Which was an obvious lie. She raised an eyebrow and he could see that she also doubted if he understood.
‘Let me make one thing quite clear,’ she said. ‘I know how to use this pistol, and I won’t hesitate to use it. If you like I can shoot you in the leg right now, so that you don’t need to have any doubt on that score.’
‘That won’t be necessary,’ said Van Veeteren. ‘I believe you.’
One corner of her mouth twitched a little more strongly, but no smile came into being.
‘Good. You have lived most of your life, after all, and seem to be a sensible man. Until now, that is.’

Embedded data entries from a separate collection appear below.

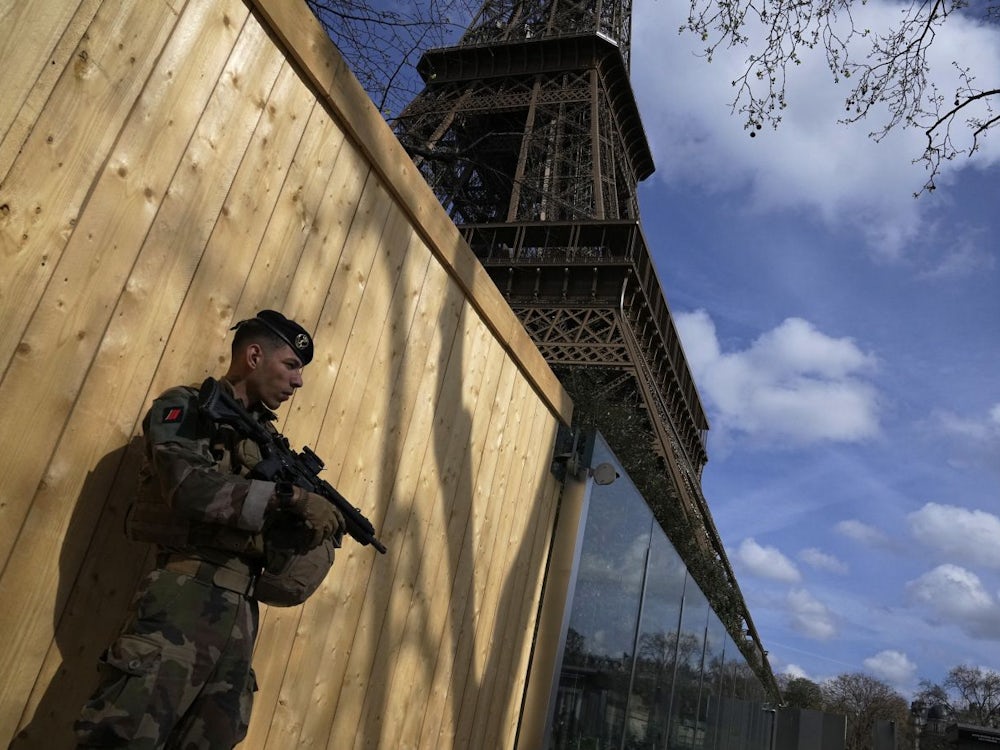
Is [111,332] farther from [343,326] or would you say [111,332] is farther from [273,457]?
[343,326]

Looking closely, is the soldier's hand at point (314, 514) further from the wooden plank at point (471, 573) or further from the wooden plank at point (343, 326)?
the wooden plank at point (471, 573)

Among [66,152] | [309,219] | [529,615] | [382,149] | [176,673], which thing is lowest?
[176,673]

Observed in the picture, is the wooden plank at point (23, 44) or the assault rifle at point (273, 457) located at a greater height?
the wooden plank at point (23, 44)

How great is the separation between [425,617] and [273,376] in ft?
5.28

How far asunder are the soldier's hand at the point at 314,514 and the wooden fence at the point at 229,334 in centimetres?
46

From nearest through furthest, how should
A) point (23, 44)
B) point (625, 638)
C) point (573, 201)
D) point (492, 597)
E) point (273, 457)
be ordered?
point (23, 44)
point (273, 457)
point (492, 597)
point (625, 638)
point (573, 201)

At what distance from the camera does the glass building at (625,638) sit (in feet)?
14.3

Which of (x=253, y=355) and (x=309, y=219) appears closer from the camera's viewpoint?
(x=253, y=355)

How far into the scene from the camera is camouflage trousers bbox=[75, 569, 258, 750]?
1.52m

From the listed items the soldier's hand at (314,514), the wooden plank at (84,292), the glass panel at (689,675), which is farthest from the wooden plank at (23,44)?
the glass panel at (689,675)

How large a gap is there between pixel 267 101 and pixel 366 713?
2119 mm

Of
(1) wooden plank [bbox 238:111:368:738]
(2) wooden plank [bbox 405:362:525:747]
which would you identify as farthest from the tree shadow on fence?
(2) wooden plank [bbox 405:362:525:747]

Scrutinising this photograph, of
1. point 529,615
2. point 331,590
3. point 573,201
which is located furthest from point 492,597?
point 573,201

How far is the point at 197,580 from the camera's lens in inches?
66.8
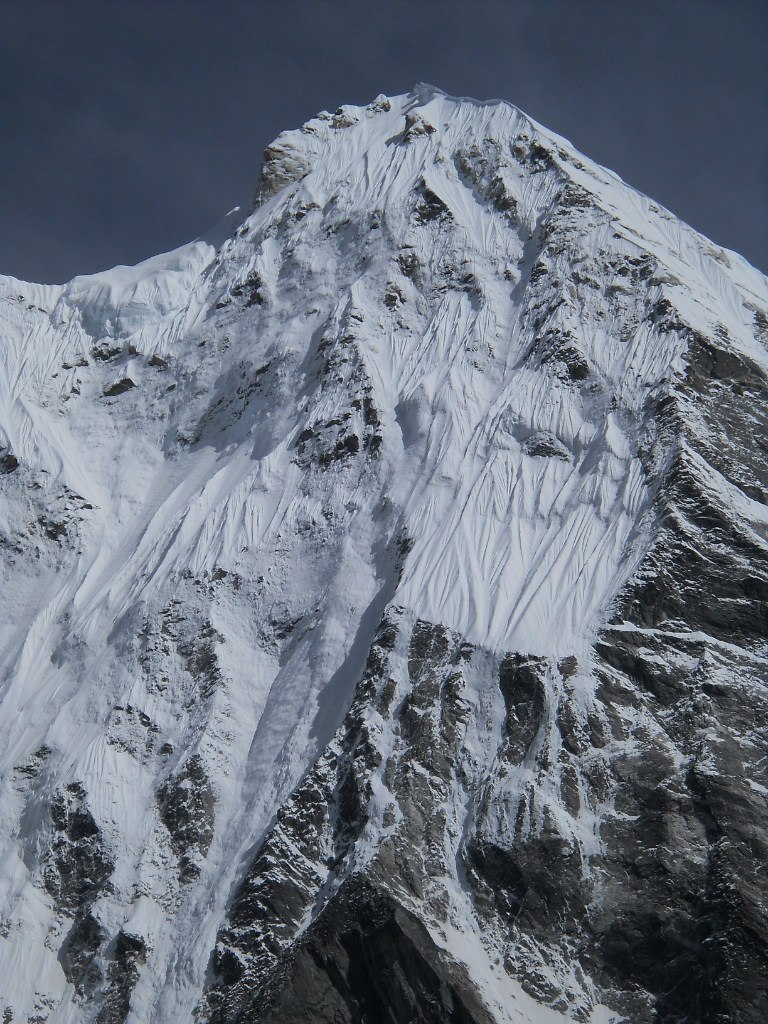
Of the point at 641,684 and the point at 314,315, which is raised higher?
the point at 314,315

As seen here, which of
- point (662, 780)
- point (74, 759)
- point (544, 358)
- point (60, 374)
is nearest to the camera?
point (662, 780)

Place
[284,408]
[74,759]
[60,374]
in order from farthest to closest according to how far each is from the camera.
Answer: [60,374]
[284,408]
[74,759]

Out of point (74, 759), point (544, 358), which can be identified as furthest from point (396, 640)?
point (544, 358)

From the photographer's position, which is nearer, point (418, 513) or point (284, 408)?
point (418, 513)

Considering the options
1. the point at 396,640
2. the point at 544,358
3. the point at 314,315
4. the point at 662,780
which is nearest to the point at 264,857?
the point at 396,640

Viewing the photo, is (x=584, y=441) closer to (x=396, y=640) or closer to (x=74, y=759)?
(x=396, y=640)

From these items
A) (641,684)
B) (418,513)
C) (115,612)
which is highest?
(418,513)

He made no reply. She appeared to think for a while, then took out a cigarette and lit it using only one hand.
I must talk to her, Van Veeteren thought. Must. Silence is not my ally on this occasion.
‘Verlangen?’ he said.
‘What about him?’
‘That private detective. What happened to him?’
She moistened her lips with the tip of her tongue and hesitated for a moment.
‘He saw us,’ she said.
‘In Maardam?’
‘Yes. Pure coincidence, but I suppose it had to happen sooner or later.’
‘When was that?’
‘In March. Somewhere around the middle of the month. We had gone there to look at some pictures left by somebody who had just died.’